Daily Bread takes its lead from systems of clientelism and corruption within societies. It makes reference to bread and salt as indispensable parts of life, but also refers to the double-meaning of dough in terms of money and the value of salt in history.
Daily Bread is an exhibition of work by Letta Shtohryn and Margerita Pulè at historic windmill in Birkirkara, run by the Gabriel Caruana Foundation, The Mill. Both artists will use an interdisciplinary approach, working in digital media, installation, sculpture and performance.
Letta Shtohryn’s work is a spatial algorithmic-suggestions-trail starting with bread, and leading to salt, ritual and politics. It’s a plateau of semi-connected meanings and associations, sprouting to various directions. Her new work looks at metaphorical connotations with daily bread as well as at the ‘thing itself’; bread as a catalyst of revolutions and bread as a tool for political rituals. The trail starts with the daily bread of internet giants, routinely data mining markers of our mental state, political preferences and position in society to distribute ads to us, simplifying our complex lives by categorisation. Can the algorithm be the ones to know whether a politician is corrupt by offering frequent flyer discounts to Panama?
Margerita Pulè’s work refers to the secrecy which encircles corruption, the implicit class systems that exist within society and how bribery, behaviours and prejudices can influence everyday transactions. Her installation asks audiences to participate, to place a (secret) value on the price of their bread, and possibly allow themselves to be valued in the process. Each transaction – the audience member’s proposal and the artist’s subsequent assessment – reflects how perceptions are formed, how societies rate an individuals’ status, and how more secretive, clandestine deals are formed. The work plays on bread’s centrality in human civilisation; a lack of it can lead to revolution, but a surplus can serve to pacify populations.
Venue: The Mill – Art, Culture and Crafts Centre, Birkirkara
Dates: Thursday 1 August to Wednesday 14 August, 2019
Opening hours: Monday to Sunday 17:00 to 20:00 except Thursday 1st August (19:00 – 22:00), 9th August (19:00 – 22:00) and 14th August (19:00 – 22:00)
Facebook event page: https://www.facebook.com/events/321444228787914/
Artist bios:
Margerita Pulè
Margerita Pulè’s artistic practice attempts to exist outside the conventional structure and aesthetic of the exhibition space and seeks to interact and gain meaning through other modes of existence such as interventions and temporal events. Her artistic practice is on www.projectdisintegration.org.

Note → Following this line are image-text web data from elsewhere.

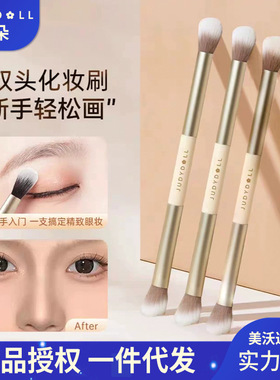 Judydoll橘朵双头修容刷高光眼影鼻影遮瑕软毛工具刷化妆师专用刷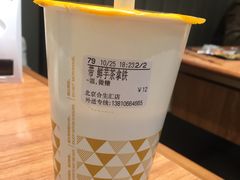 -CoCo都可(合生汇店)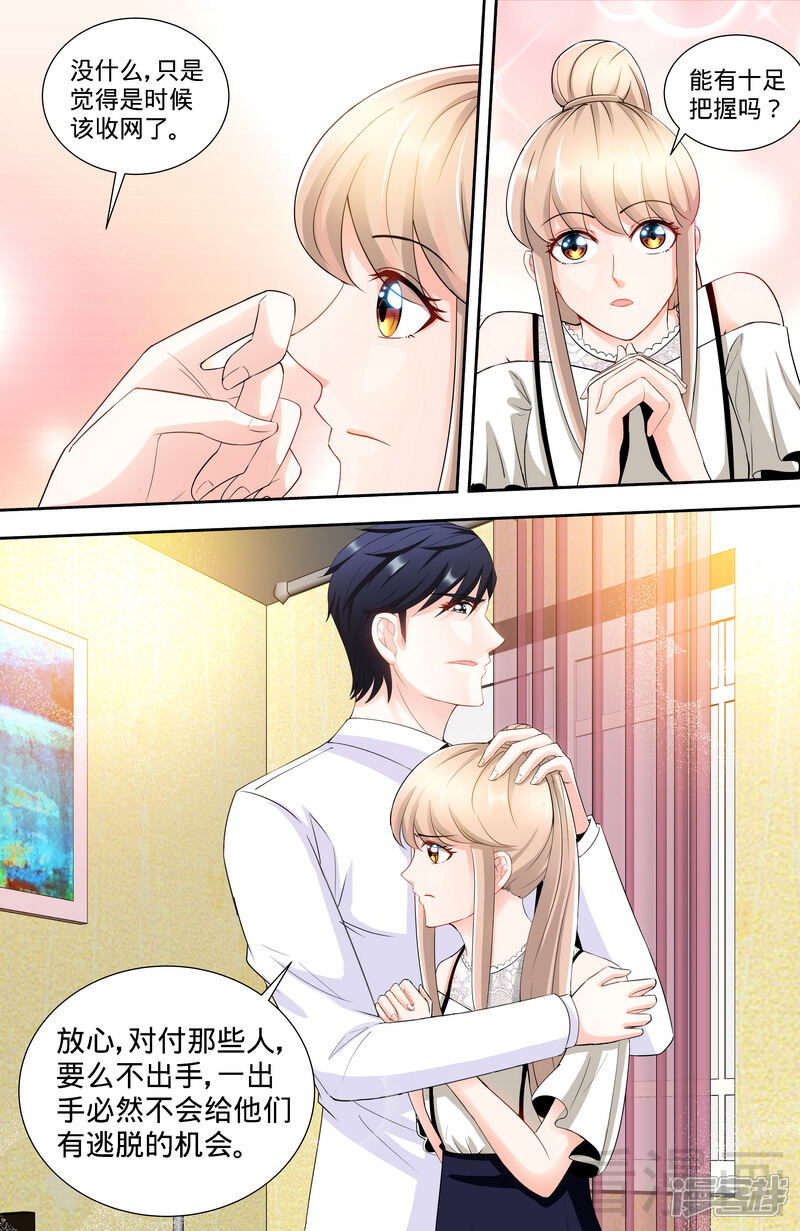 第111话准备收网-甜心宝贝休想逃-冬漫社（第6张）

Recent exhibitions include Land Politics, Valletta Contemporary & The Cement Bakery at Mahalla Festival.
Letta Shtohryn
Concerned with our relationship with the digital realm, Letta Shtohryn explores our intertwined coexistence with it. As a method, she employs speculative strategies, poetics and metaphysical investigations responding to aspects of the digital culture using technology that she finds familiarity with – from video games to machine learning.
Operating in the area of the “post-digital”, Letta Shtohryn utilises critical media reflections linking the digital with the tangible, the historic with the current projecting subtle feminist undertones. Letta’s work can be found on the intersection between the digital and the human coexisting in a world increasingly governed by algorithms.
Recent exhibitions / residencies include : Object, Objetc, Objecc, Spazju Kreattiv, MT; Algorithmic Oracle at Vanity Projects (by Daata Editions), Miami USA; Little Hell Gate group show by Daata Editions at Frieze Art Fair, New York, USA; Dream Catcher group show by Daata x Phillips at The Box @ Phillips, New York, USA ; An area of some importance at Digitalartistresidency.org; Textile Memory (AIR Wro residency) at Tętno, Wroclaw, PL; The Tension of Things Unsaid at Listastofan, Reykjavik, IC; Christmas at my parents’ house at Roundabout LX, Lisbon, PT; Now no longer – Now not yet at Spazju Kreattiv, MT.